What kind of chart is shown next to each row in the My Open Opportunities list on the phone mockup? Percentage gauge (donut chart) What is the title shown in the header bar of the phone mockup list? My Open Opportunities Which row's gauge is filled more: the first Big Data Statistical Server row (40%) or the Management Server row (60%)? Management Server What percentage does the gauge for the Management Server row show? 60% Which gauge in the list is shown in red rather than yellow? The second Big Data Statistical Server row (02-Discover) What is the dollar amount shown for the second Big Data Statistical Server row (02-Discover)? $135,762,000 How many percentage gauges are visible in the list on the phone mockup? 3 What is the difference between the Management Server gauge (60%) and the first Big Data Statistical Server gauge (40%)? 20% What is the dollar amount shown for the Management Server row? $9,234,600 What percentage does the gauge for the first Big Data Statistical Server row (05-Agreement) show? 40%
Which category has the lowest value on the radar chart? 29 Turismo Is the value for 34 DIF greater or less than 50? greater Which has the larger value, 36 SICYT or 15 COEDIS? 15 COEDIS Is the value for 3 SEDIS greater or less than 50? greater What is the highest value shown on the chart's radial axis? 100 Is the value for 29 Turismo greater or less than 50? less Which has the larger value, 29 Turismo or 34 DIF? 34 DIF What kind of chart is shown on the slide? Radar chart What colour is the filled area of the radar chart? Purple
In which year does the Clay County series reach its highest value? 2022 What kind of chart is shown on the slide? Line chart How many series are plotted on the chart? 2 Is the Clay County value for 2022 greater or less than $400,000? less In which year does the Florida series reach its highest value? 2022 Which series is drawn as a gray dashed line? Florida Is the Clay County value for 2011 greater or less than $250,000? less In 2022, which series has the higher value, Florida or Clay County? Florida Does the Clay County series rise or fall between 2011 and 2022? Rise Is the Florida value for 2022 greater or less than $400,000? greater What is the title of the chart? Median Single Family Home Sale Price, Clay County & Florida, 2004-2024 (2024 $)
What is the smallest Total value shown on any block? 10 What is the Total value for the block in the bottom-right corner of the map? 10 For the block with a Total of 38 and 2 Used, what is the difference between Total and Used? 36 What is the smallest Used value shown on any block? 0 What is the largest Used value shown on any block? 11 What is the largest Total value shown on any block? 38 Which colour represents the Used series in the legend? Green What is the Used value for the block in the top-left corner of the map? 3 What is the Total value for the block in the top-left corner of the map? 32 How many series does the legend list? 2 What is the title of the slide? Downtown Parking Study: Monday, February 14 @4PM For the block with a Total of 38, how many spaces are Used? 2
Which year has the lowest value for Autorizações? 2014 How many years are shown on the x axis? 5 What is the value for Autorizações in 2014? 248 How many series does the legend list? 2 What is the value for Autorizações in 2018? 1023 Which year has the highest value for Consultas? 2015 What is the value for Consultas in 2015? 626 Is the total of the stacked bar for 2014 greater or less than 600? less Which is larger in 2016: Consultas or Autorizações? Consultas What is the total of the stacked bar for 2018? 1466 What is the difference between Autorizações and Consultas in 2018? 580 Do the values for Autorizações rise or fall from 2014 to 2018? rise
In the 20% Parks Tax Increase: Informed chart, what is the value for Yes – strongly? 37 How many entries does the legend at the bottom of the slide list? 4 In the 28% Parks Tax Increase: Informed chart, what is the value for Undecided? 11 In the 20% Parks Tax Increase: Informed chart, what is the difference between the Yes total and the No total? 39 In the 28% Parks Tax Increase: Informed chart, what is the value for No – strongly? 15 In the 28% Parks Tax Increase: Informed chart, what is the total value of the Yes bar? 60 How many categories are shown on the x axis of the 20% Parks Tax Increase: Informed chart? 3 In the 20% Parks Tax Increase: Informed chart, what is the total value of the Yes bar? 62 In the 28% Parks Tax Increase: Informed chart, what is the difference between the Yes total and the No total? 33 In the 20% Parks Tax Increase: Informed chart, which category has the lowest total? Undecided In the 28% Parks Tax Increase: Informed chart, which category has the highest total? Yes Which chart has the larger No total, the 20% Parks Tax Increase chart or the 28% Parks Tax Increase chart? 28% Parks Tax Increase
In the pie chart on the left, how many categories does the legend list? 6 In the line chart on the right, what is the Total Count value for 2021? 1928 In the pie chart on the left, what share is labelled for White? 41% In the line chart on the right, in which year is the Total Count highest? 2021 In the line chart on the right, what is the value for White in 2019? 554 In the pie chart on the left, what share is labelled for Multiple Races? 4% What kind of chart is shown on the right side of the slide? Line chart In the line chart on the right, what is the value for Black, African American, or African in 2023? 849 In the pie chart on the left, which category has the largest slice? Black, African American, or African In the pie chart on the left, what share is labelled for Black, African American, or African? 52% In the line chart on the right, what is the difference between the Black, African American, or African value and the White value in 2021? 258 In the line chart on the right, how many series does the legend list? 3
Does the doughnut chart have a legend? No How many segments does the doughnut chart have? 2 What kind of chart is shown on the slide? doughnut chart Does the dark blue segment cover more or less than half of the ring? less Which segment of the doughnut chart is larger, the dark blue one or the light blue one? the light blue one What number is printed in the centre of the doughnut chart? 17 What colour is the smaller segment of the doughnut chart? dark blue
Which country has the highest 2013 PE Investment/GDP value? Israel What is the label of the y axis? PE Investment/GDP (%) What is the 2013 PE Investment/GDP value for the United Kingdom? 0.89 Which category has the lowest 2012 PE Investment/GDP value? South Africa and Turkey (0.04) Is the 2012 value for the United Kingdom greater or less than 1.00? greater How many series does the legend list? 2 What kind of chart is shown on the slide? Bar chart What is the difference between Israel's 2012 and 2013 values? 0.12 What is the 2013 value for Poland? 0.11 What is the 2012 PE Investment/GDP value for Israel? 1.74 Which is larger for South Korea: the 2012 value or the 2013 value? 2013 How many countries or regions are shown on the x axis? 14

┄┄┄┄┄┄

[Your objective]
Rewrite the listing above, changing every "legend" to "key" and leaving everything else the same.

[Result]
What kind of chart is shown next to each row in the My Open Opportunities list on the phone mockup? Percentage gauge (donut chart) What is the title shown in the header bar of the phone mockup list? My Open Opportunities Which row's gauge is filled more: the first Big Data Statistical Server row (40%) or the Management Server row (60%)? Management Server What percentage does the gauge for the Management Server row show? 60% Which gauge in the list is shown in red rather than yellow? The second Big Data Statistical Server row (02-Discover) What is the dollar amount shown for the second Big Data Statistical Server row (02-Discover)? $135,762,000 How many percentage gauges are visible in the list on the phone mockup? 3 What is the difference between the Management Server gauge (60%) and the first Big Data Statistical Server gauge (40%)? 20% What is the dollar amount shown for the Management Server row? $9,234,600 What percentage does the gauge for the first Big Data Statistical Server row (05-Agreement) show? 40%
Which category has the lowest value on the radar chart? 29 Turismo Is the value for 34 DIF greater or less than 50? greater Which has the larger value, 36 SICYT or 15 COEDIS? 15 COEDIS Is the value for 3 SEDIS greater or less than 50? greater What is the highest value shown on the chart's radial axis? 100 Is the value for 29 Turismo greater or less than 50? less Which has the larger value, 29 Turismo or 34 DIF? 34 DIF What kind of chart is shown on the slide? Radar chart What colour is the filled area of the radar chart? Purple
In which year does the Clay County series reach its highest value? 2022 What kind of chart is shown on the slide? Line chart How many series are plotted on the chart? 2 Is the Clay County value for 2022 greater or less than $400,000? less In which year does the Florida series reach its highest value? 2022 Which series is drawn as a gray dashed line? Florida Is the Clay County value for 2011 greater or less than $250,000? less In 2022, which series has the higher value, Florida or Clay County? Florida Does the Clay County series rise or fall between 2011 and 2022? Rise Is the Florida value for 2022 greater or less than $400,000? greater What is the title of the chart? Median Single Family Home Sale Price, Clay County & Florida, 2004-2024 (2024 $)
What is the smallest Total value shown on any block? 10 What is the Total value for the block in the bottom-right corner of the map? 10 For the block with a Total of 38 and 2 Used, what is the difference between Total and Used? 36 What is the smallest Used value shown on any block? 0 What is the largest Used value shown on any block? 11 What is the largest Total value shown on any block? 38 Which colour represents the Used series in the key? Green What is the Used value for the block in the top-left corner of the map? 3 What is the Total value for the block in the top-left corner of the map? 32 How many series does the key list? 2 What is the title of the slide? Downtown Parking Study: Monday, February 14 @4PM For the block with a Total of 38, how many spaces are Used? 2
Which year has the lowest value for Autorizações? 2014 How many years are shown on the x axis? 5 What is the value for Autorizações in 2014? 248 How many series does the key list? 2 What is the value for Autorizações in 2018? 1023 Which year has the highest value for Consultas? 2015 What is the value for Consultas in 2015? 626 Is the total of the stacked bar for 2014 greater or less than 600? less Which is larger in 2016: Consultas or Autorizações? Consultas What is the total of the stacked bar for 2018? 1466 What is the difference between Autorizações and Consultas in 2018? 580 Do the values for Autorizações rise or fall from 2014 to 2018? rise
In the 20% Parks Tax Increase: Informed chart, what is the value for Yes – strongly? 37 How many entries does the key at the bottom of the slide list? 4 In the 28% Parks Tax Increase: Informed chart, what is the value for Undecided? 11 In the 20% Parks Tax Increase: Informed chart, what is the difference between the Yes total and the No total? 39 In the 28% Parks Tax Increase: Informed chart, what is the value for No – strongly? 15 In the 28% Parks Tax Increase: Informed chart, what is the total value of the Yes bar? 60 How many categories are shown on the x axis of the 20% Parks Tax Increase: Informed chart? 3 In the 20% Parks Tax Increase: Informed chart, what is the total value of the Yes bar? 62 In the 28% Parks Tax Increase: Informed chart, what is the difference between the Yes total and the No total? 33 In the 20% Parks Tax Increase: Informed chart, which category has the lowest total? Undecided In the 28% Parks Tax Increase: Informed chart, which category has the highest total? Yes Which chart has the larger No total, the 20% Parks Tax Increase chart or the 28% Parks Tax Increase chart? 28% Parks Tax Increase
In the pie chart on the left, how many categories does the key list? 6 In the line chart on the right, what is the Total Count value for 2021? 1928 In the pie chart on the left, what share is labelled for White? 41% In the line chart on the right, in which year is the Total Count highest? 2021 In the line chart on the right, what is the value for White in 2019? 554 In the pie chart on the left, what share is labelled for Multiple Races? 4% What kind of chart is shown on the right side of the slide? Line chart In the line chart on the right, what is the value for Black, African American, or African in 2023? 849 In the pie chart on the left, which category has the largest slice? Black, African American, or African In the pie chart on the left, what share is labelled for Black, African American, or African? 52% In the line chart on the right, what is the difference between the Black, African American, or African value and the White value in 2021? 258 In the line chart on the right, how many series does the key list? 3
Does the doughnut chart have a key? No How many segments does the doughnut chart have? 2 What kind of chart is shown on the slide? doughnut chart Does the dark blue segment cover more or less than half of the ring? less Which segment of the doughnut chart is larger, the dark blue one or the light blue one? the light blue one What number is printed in the centre of the doughnut chart? 17 What colour is the smaller segment of the doughnut chart? dark blue
Which country has the highest 2013 PE Investment/GDP value? Israel What is the label of the y axis? PE Investment/GDP (%) What is the 2013 PE Investment/GDP value for the United Kingdom? 0.89 Which category has the lowest 2012 PE Investment/GDP value? South Africa and Turkey (0.04) Is the 2012 value for the United Kingdom greater or less than 1.00? greater How many series does the key list? 2 What kind of chart is shown on the slide? Bar chart What is the difference between Israel's 2012 and 2013 values? 0.12 What is the 2013 value for Poland? 0.11 What is the 2012 PE Investment/GDP value for Israel? 1.74 Which is larger for South Korea: the 2012 value or the 2013 value? 2013 How many countries or regions are shown on the x axis? 14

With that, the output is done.